╭─ SEGMENTO DO DOCUMENTO
Governo pondera subsídios para apoio à habitação

Revelação feita no parlamento pela secretária de Estado da Habitação, Marina Gonçalves. Debate de urgência convocado pelo PSD sobre habitação com críticas cerradas ao governo e onde a trica política sobre relação PS/BE pós-geringonça não foi esquecido.

O governo está a ponderar transformar parte dos apoios à habitação do Programa de Emergência Social em subsídios. A intenção foi revelada no parlamento pela secretária de Estado da Habitação, Marina Gonçalves, lembrando que os apoios foram prorrogados por proposta do PCP até 2021.

"Os apoios foram prorrogados por proposta do PCP no parlamento para 2021, estamos a terminar o decreto-lei para logo no início do ano dar execução a este apoio. Sendo certo que uma das questões que estamos a ponderar e que, aliás, decorre do que foi apresentado no PES é que parte destes apoios, tendo em conta o que são os rendimentos das famílias e os efeitos da crise, é poder convertê-los em subsídios. Não serem empréstimos do IHRU, mas subsídios", nota a secretária de Estado que substituiu o ministro Pedro Nuno Santos na bancada.

O debate sobre habitação foi convocado de urgência pelo PSD com Filipa Roseta, na abertura, a acusar o governo de não ter um plano para gastar as verbas europeias que ainda hão de chegar ao país. Considera a deputada que, antes da pandemia, tínhamos um ministro sem plano e sem dinheiro", e que agora "temos um ministro sem plano com milhares de milhões".
╰─
• [PEDIDO DE TRABALHO 1] Indique, pela ordem em que surgem, todos os partidos políticos referidos no excerto sobre os apoios à habitação.
• [PEDIDO DE TRABALHO 2] Prossiga o excerto sobre os apoios à habitação a partir da última frase apresentada, mantendo o registo noticioso.
A listagem que vem a seguir é dispensável.
╭─ DADOS RECOLHIDOS
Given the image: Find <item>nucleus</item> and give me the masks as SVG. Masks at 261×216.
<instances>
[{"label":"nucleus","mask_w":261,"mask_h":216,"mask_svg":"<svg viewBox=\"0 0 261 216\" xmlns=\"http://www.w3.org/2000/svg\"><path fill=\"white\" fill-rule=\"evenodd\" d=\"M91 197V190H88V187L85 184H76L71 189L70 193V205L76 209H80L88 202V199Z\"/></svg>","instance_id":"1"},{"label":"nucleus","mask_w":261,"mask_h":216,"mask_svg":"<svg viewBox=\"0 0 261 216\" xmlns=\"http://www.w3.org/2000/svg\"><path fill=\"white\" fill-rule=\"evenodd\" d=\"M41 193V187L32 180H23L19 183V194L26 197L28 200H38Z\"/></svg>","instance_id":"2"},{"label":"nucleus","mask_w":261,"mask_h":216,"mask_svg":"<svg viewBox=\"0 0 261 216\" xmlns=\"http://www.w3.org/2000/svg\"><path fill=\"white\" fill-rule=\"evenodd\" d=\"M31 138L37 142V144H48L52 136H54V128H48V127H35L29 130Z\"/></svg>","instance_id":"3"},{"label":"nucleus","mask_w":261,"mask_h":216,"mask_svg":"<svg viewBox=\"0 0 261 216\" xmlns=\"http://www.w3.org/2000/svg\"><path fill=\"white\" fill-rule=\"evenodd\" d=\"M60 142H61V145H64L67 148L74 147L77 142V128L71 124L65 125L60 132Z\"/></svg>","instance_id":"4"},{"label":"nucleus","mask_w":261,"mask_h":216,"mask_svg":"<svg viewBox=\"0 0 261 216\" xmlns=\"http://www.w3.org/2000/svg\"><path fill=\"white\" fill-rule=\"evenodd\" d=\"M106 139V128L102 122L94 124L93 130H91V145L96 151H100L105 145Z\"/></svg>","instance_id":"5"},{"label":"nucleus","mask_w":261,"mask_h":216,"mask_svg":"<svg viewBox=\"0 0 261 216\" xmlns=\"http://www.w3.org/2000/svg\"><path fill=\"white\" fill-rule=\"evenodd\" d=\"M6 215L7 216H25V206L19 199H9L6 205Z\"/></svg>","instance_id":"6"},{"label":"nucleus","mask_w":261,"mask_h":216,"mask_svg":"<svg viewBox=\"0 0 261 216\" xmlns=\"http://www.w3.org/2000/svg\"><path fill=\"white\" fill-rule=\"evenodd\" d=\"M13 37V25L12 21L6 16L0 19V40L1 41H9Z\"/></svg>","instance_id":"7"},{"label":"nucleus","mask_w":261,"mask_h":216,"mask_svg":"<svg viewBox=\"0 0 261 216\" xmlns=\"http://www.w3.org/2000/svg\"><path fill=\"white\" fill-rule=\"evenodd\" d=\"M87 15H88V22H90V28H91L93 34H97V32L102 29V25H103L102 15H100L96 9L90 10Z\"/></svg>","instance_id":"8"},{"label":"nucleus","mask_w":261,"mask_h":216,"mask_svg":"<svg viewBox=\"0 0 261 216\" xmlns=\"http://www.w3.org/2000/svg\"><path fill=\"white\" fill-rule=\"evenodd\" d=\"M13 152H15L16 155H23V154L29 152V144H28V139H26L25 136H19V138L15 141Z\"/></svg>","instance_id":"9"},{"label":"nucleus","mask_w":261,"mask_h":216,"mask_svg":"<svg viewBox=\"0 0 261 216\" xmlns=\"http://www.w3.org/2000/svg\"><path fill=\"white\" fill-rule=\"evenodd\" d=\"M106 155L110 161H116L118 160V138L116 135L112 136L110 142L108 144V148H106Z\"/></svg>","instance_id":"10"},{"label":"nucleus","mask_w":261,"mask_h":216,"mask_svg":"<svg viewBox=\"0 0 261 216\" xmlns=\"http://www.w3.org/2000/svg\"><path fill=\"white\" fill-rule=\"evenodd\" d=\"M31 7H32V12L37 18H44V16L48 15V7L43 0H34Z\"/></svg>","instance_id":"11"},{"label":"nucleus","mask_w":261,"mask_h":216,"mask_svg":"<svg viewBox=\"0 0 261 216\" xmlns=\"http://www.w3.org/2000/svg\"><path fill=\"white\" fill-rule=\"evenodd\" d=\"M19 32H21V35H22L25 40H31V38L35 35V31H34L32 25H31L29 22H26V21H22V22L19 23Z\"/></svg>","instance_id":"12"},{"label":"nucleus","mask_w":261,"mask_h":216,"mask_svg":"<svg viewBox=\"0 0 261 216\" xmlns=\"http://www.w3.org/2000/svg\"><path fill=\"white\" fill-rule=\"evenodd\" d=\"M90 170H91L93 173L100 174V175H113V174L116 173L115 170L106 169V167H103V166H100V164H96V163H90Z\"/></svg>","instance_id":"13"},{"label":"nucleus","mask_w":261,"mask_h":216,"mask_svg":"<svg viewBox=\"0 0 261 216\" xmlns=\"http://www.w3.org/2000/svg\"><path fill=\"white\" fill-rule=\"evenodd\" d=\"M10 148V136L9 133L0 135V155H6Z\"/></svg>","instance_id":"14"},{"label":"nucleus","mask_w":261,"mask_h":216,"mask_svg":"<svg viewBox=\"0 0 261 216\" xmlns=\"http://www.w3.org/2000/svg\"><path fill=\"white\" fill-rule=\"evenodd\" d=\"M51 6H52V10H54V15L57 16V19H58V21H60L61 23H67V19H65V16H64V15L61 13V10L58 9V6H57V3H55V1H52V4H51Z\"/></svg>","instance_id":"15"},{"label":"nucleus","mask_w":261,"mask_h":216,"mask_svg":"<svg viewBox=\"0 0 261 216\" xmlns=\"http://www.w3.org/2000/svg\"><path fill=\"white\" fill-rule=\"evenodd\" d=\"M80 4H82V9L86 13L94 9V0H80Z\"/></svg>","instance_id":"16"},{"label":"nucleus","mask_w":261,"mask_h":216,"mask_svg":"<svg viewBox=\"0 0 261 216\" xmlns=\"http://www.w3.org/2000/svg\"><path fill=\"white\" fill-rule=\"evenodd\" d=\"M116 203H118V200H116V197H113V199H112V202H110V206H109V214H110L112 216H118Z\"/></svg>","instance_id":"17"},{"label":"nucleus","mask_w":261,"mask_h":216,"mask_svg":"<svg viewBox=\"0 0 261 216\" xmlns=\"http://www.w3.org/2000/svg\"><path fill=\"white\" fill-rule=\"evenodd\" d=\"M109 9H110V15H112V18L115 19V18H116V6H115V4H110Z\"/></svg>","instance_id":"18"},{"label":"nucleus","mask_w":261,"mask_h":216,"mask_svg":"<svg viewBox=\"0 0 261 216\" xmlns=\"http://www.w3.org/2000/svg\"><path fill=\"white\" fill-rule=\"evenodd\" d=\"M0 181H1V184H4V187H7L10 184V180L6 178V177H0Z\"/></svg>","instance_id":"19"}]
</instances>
╰─
• [RESPOSTA ESPERADA 1] PSD, PS, BE, PCP

• [RESPOSTA ESPERADA 2]
"No Plano de Recuperação e Resiliência, o governo destinou 1600 milhões para habitação, 250 milhões para comunidades desfavorecidas, 620 milhões para melhorar a eficiência energética dos edifícios, e ainda verbas para o envelhecimento. O total andará próximo dos 3 mil milhões", sublinha Filipa Roseta.

Para o PSD, "não se gastam 3 mil milhões sem um programa nacional", defendendo mesmo que "em tempos de fome, sem um programa nacional, nem sequer se devia gastar os 250 milhões que já estão comprometidos para o parque habitacional no Orçamento do Estado para 2021".

PS e Bloco de Esquerda a lamber as feridas

A discussão do Orçamento do Estado para 2021 já ficou lá atrás, mas os antigos parceiros PS e Bloco de Esquerda não esquecem aquilo que já foram e, sobretudo, aquilo que podem ainda vir a ser.

A meio do debate, o socialista Carlos Pereira dirigiu-se à bancada bloquista para apontar que "há várias linhas ou mesmo um muro que separa o Bloco de Esquerda do PSD" e que a sua "alma cristã" continua "à espera com paciência que o Bloco de Esquerda volte ao apoio das políticas públicas de apoio à habitação".

Do lado do Bloco, Maria Manuel Rola nota desde logo que "o Bloco não tem falhado nesse compromisso" e escala da habitação para as questões laborais, uma das linhas vermelhas do partido na discussão do Orçamento do Estado.

"O caminho tem de ser outro, quer nas questões habitacionais, quer nas questões laborais", nota a deputada que tem "alguma reticência relativamente àquilo que o PS tem proposto no âmbito da mobilidade, quer do arrendamento, quer da lei laboral".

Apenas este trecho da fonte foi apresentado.